Uma investigação do g1 mostrou que sites de apostas licenciados pela Paraíba e pelo Rio de Janeiro estão operando além de seus limites territoriais, o que contraria a lei federal que rege o setor. A reportagem conseguiu registrar contas, depositar valores e fazer apostas de São Paulo em plataformas que deveriam funcionar apenas dentro dos estados de origem.
De acordo com a Lei nº 14.790, sancionada em 2023, os governos estaduais podem autorizar serviços de loterias e apostas de quota fixa, mas somente dentro de seus próprios territórios. O artigo 35-A da norma é explícito ao determinar que “os Estados e o Distrito Federal são autorizados a explorar, no âmbito de seus territórios, apenas as modalidades lotéricas previstas na legislação federal”.

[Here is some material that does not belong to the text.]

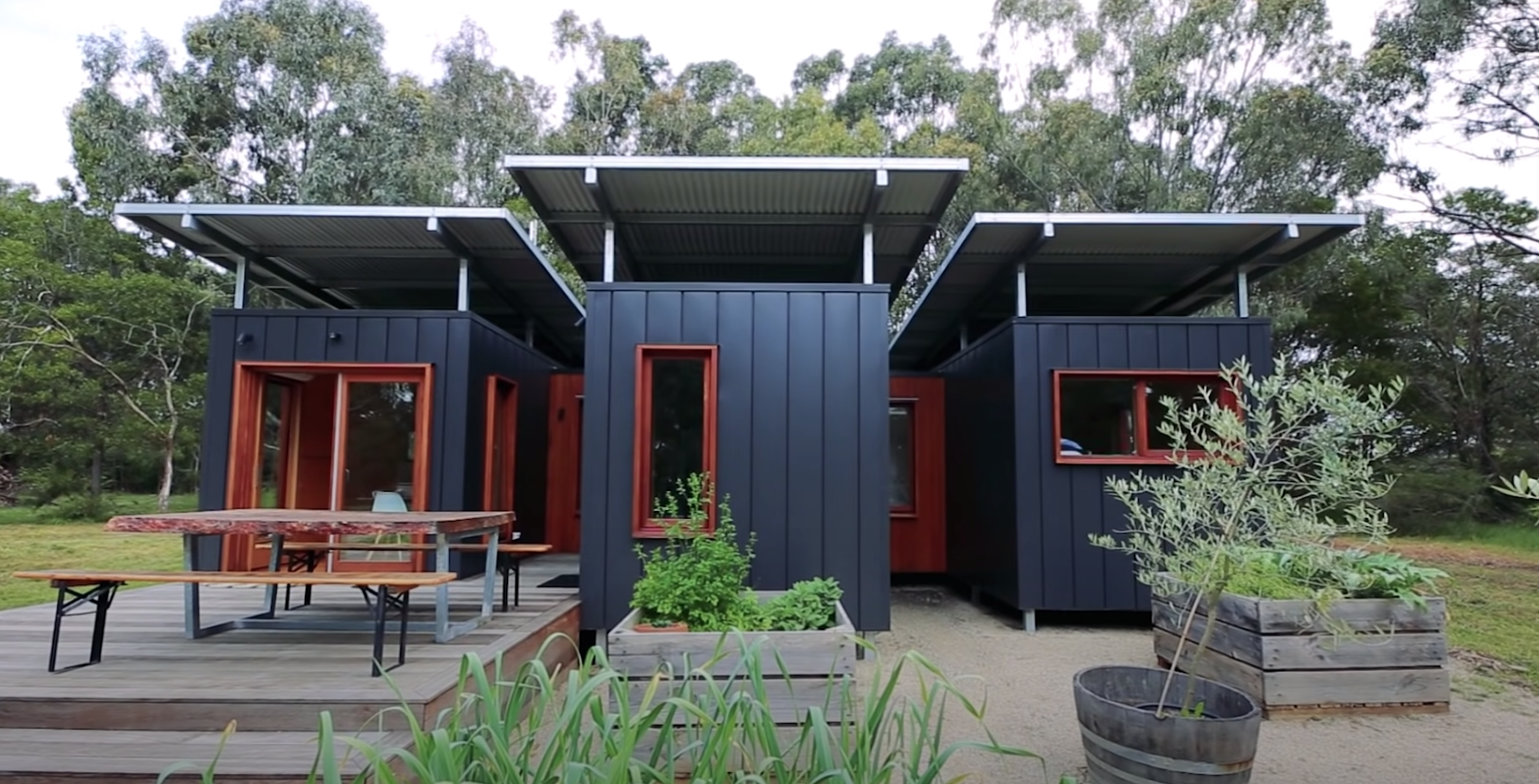 A very modern and sleek home made from three connected shipping containers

Teste comprovou falhas na geolocalização
O g1 testou 52 plataformas apontadas como regulares por governos estaduais e conseguiu realizar apostas em seis delas — quatro da Paraíba e duas do Rio de Janeiro. O teste envolveu pequenos depósitos, entre R$ 10 e R$ 20, realizados de São Paulo, e apostas em campeonatos de futebol nacionais e internacionais.
Segundo especialistas, a falha é grave. O pesquisador Luiz César Loques, da FGV Direito Rio, afirma que permitir apostas fora do território licenciado fere o pacto federativo e gera “concorrência desleal” entre os estados. Já a professora Telma Rocha Lisowski, da Universidade Presbiteriana Mackenzie, lembra que cabe aos governos estaduais fiscalizar o cumprimento da lei e aplicar sanções às empresas que desrespeitam as regras.

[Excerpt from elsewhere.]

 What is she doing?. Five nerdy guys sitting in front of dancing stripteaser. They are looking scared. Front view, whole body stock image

Resposta das autoridades estaduais e federais
A Secretaria de Prêmios e Apostas (SAP) do Ministério da Fazenda informou que a fiscalização é responsabilidade de cada ente federado. Entretanto, o órgão pode acionar a Advocacia-Geral da União em casos de descumprimento reiterado.

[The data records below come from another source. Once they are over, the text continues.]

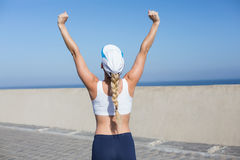 Fit blonde cheering on the pier Stock Images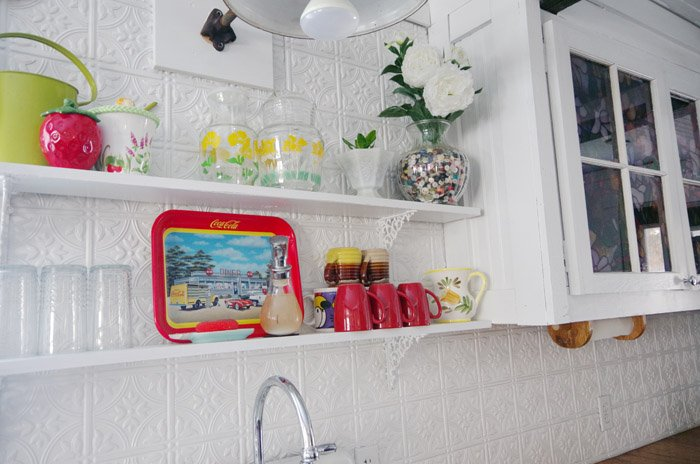Putting the open shelves above my kitchen sink to practical use without sacrificing the pretty, adding mugs cups and glasses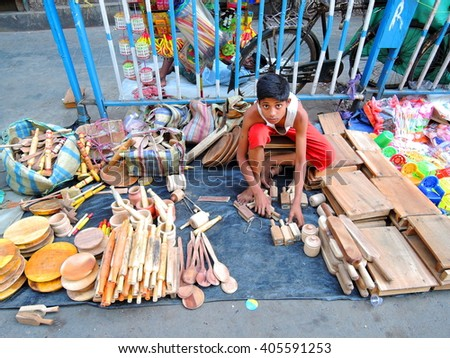 Kolkata, India - April 13, 2016: A child selling kitchen items made of wood in the street. - stock photo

Na Paraíba, a Loteria Estadual (Lotep) afirmou que mantém uma rotina de acompanhamento e que abre procedimentos para apurar eventuais irregularidades. Segundo o superintendente Francisco Petrônio de Oliveira Rolim, operadores podem ser advertidos, multados ou ter as licenças cassadas. A Lotep declarou ainda ter arrecadado R$ 1,7 milhão em 2025 com as bets, valor destinado a projetos sociais e esportivos.
O governo do Rio de Janeiro, responsável por dois dos sites identificados, não respondeu aos questionamentos da reportagem até a publicação.
Situação nos outros estados
Além de Rio e Paraíba, outros estados operam apostas próprias, como Paraná, Sergipe e Tocantins. Todos afirmam possuir mecanismos de geolocalização que impedem apostas fora do território. No caso do Paraná, por exemplo, a Lottopar afirmou que o acesso é permitido apenas para saques realizados por apostadores já cadastrados no estado.
Sergipe também declarou que adota protocolos rígidos, incluindo bloqueio de VPNs, autenticação em múltiplos fatores e sistemas de verificação por IP. A agência reguladora estadual informou que qualquer violação territorial resulta em investigação administrativa e, se comprovada, em sanções como multas, suspensão ou revogação de autorização.
Crescimento desordenado e disputas legais
Hoje, cinco estados têm bets ativas, enquanto outros 17 aprovaram leis que permitem a criação de plataformas próprias. Há ainda um movimento crescente de municípios tentando criar loterias locais — mais de 70 já aprovaram leis nesse sentido. O caso mais notório é o de Bodó (RN), cuja bet municipal arrecadou R$ 8 milhões em dez meses, mas teve as operações suspensas por determinação federal.
Esse avanço desordenado preocupa juristas e especialistas em regulação. Conforme destaca Loques, a ausência de uma coordenação nacional pode provocar uma “guerra fiscal e territorial” entre as apostas regionais, com risco de perda de controle e aumento de irregularidades.
Desafio regulatório e futuro do mercado
A fragmentação das loterias estaduais mostra a dificuldade de se equilibrar autonomia federativa e segurança jurídica. Embora o Supremo Tribunal Federal tenha reconhecido a competência dos estados para explorar loterias, o limite geográfico permanece obrigatório. Assim, cada estado precisa adotar sistemas tecnológicos que garantam o bloqueio a apostas externas.
No entanto, o caso da Paraíba e do Rio indica que ainda há falhas sérias. Por essa razão, especialistas defendem uma regulamentação complementar nacional, capaz de harmonizar critérios técnicos, fiscais e de transparência. A consolidação desse modelo, segundo eles, é essencial para que o mercado brasileiro de apostas online funcione dentro da lei e sem distorções competitivas.